The Taxonomy Browser provides navigation across species within the DESIRE database. The root level consists of three groups: Bacteria, Archaea, and Eukarya. Within each group, multiple subgroups representing various taxonomic levels can be iteratively expanded. The taxonomic organization of species was adapted from NCBI (39). One or multiple groups from any level can be simultaneously selected or searched for by typing in its name. Selection of any parent group will include all species within that group available in the DESIRE database. Due to variability of rProteins in different domains of life (38,40), ProteoVision dynamically loads and filters a list of available alignments based on selections within the Taxonomy Browser. For example, if Archaea, Bacteria and Eukarya are selected, only universal rProtein alignments are shown. If Bacteria is deselected, a subset of rProtein alignments common to archaeal and eukaryotic domains is added to the alignment list.

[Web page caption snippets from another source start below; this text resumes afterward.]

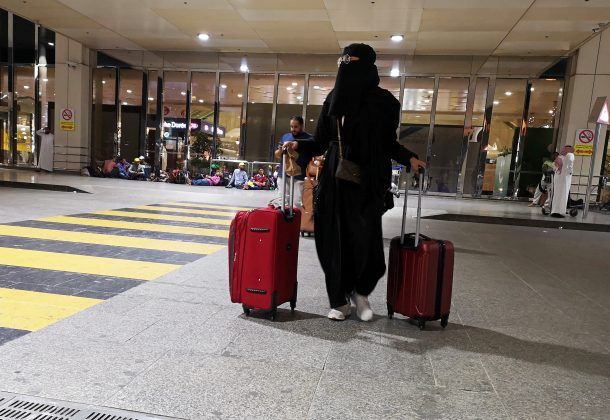 A Saudi woman walks with her luggage as she arrives at King Fahd International Airport in Dammam, Saudi Arabia, August 5, 2019. REUTERS/Hamad I Mohammed
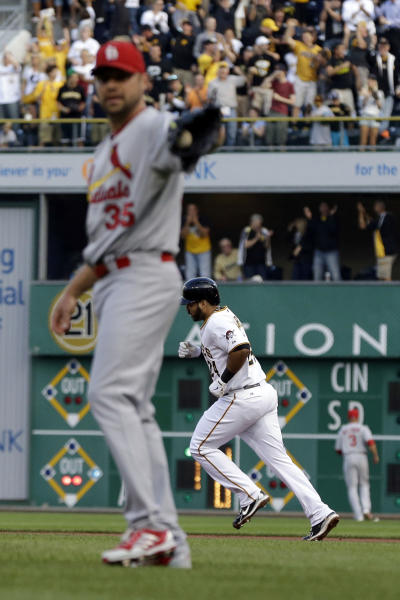Pittsburgh Pirates' Pedro Alvarez, right, rounds the bases after hitting a three-run home run off St. Louis Cardinals starting pitcher Jake Westbrook (35) during the first inning of a baseball game in Pittsburgh Monday, July 29, 2013. (AP Photo/Gene J. Puskar)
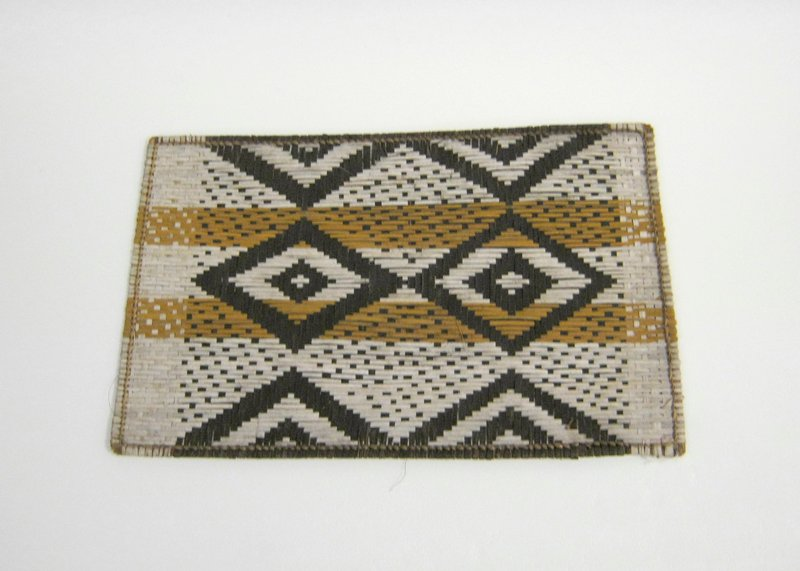 Small mat with geometric design in dark brown, light brown and light tan fibers; pair of diamonds with smaller diamond inside each at center; paired triangles above and below diamonds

Alignment-Structure mapping

A key feature of ProteoVision is its ability to connect a protein alignment with a 3D structure and topology diagram. This alignment-structure connection is done through several steps:

First, ProteoVision identifies relevant PDB structures for the sequences in the selected alignment. In DESIRE mode the identification is performed via filtering a specified rProtein within available ribosomal structures using riboXYZ API; the filtered PDB IDs are provided in alphabetical order along with species names in a searchable menu. Three ribosomal structures, representing the three domains of life, are always appended at the top of the structure list for the user's convenience. In User upload mode, the relevant PDB structures are identified through a BLAST search within the RCSB database using the first sequence of the alignment as a query. The filtered PDB IDs are sorted by BLAST results and provided in a searchable menu. In both modes the user can also input any desired PDB ID, not present in the filtered results.

Second, ProteoVision searches for relevant chains within the selected PDB ID to match those in the current alignment. A given structure may contain multiple chains of proteins, most of which are not relevant to the supplied alignment. In DESIRE mode, rProtein chains matching the specified alignment are detected by annotations from PDBe. In User upload mode, only chains with an E-value below 10–5 and query coverage greater than 75% from the previous BLAST search are displayed in descending order of probable similarity. E-value and coverage are shown as a tooltip when hovering over a structure of interest in the ‘Select/type PDB entry’ menu. If an external 3D structure is provided instead using the ‘Upload a custom PDB’ option, ProteoVision takes it as an input for the Mol* Viewer, and generates a custom topology diagram using the Pro-Origami program (41,42).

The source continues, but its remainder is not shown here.